**What to work on**
Starting with the line that holds "What is the measured", copy out each remaining line of the listing below, up to and including the last one, and include nothing else.

**Dataset rows**
—————
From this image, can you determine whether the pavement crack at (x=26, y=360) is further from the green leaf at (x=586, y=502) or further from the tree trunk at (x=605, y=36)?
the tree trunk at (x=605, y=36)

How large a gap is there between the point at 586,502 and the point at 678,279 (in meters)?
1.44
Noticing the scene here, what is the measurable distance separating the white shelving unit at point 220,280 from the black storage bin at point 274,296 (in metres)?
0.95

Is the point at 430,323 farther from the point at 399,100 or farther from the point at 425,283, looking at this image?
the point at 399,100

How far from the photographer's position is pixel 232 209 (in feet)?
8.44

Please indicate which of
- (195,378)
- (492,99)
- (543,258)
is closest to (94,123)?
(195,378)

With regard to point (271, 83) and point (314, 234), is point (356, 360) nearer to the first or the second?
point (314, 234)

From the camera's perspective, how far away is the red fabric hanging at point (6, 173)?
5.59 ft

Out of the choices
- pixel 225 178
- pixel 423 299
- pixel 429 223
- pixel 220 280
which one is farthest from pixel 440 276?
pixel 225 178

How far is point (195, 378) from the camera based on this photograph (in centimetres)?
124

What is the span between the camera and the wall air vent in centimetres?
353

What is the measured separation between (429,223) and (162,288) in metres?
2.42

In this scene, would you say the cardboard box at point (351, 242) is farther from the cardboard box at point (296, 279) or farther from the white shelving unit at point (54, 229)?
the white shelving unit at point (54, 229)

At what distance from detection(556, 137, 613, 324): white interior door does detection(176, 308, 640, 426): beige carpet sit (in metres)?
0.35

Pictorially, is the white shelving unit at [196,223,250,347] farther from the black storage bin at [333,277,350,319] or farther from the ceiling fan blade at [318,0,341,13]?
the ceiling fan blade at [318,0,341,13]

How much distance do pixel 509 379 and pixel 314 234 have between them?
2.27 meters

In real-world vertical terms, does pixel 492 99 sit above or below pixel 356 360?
—————
**Solution to this problem**
What is the measured separation between (429,223) and (162,288) in metres?
2.42

In this scene, would you say the cardboard box at point (351, 242) is farther from the cardboard box at point (296, 279) or farther from the white shelving unit at point (54, 229)?
the white shelving unit at point (54, 229)

At what distance from detection(556, 137, 613, 324): white interior door does detection(176, 308, 640, 426): beige carpet sit (in metres)?
0.35

Pictorially, is the white shelving unit at [196,223,250,347] farther from the black storage bin at [333,277,350,319] or farther from the ceiling fan blade at [318,0,341,13]?
the ceiling fan blade at [318,0,341,13]

How much distance do pixel 509 379 and pixel 314 234 have between them?
2.27 meters

In real-world vertical terms, does pixel 492 99 sit above or below pixel 356 360?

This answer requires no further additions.